● **YOUR INSTRUCTIONS**: Leave out all lines before the one containing "Given this setup, evaluate", and copy that line and all the rest below it exactly.

═════ RECORDS SUPPLIED ═════

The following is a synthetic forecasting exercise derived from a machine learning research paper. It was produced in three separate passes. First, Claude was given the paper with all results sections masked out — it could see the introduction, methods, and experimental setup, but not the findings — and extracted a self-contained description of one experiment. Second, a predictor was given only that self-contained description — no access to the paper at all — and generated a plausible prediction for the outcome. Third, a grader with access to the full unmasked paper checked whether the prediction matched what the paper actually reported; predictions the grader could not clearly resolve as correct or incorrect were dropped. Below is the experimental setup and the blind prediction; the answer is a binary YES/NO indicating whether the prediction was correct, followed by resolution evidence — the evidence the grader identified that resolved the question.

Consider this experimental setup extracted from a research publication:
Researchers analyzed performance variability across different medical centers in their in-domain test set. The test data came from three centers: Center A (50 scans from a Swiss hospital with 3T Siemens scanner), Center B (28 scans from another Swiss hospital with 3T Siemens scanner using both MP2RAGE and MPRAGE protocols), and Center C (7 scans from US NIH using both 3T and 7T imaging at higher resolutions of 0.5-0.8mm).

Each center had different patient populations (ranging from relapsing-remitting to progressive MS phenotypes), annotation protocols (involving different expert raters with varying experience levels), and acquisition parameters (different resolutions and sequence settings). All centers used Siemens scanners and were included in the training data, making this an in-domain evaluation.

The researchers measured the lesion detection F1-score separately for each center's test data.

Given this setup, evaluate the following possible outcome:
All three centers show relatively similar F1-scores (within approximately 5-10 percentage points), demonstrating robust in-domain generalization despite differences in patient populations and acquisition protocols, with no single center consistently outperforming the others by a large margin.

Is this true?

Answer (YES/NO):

═════

● **RESULT FOR THIS EXERCISE**:
Given this setup, evaluate the following possible outcome:
All three centers show relatively similar F1-scores (within approximately 5-10 percentage points), demonstrating robust in-domain generalization despite differences in patient populations and acquisition protocols, with no single center consistently outperforming the others by a large margin.

Is this true?

Answer (YES/NO):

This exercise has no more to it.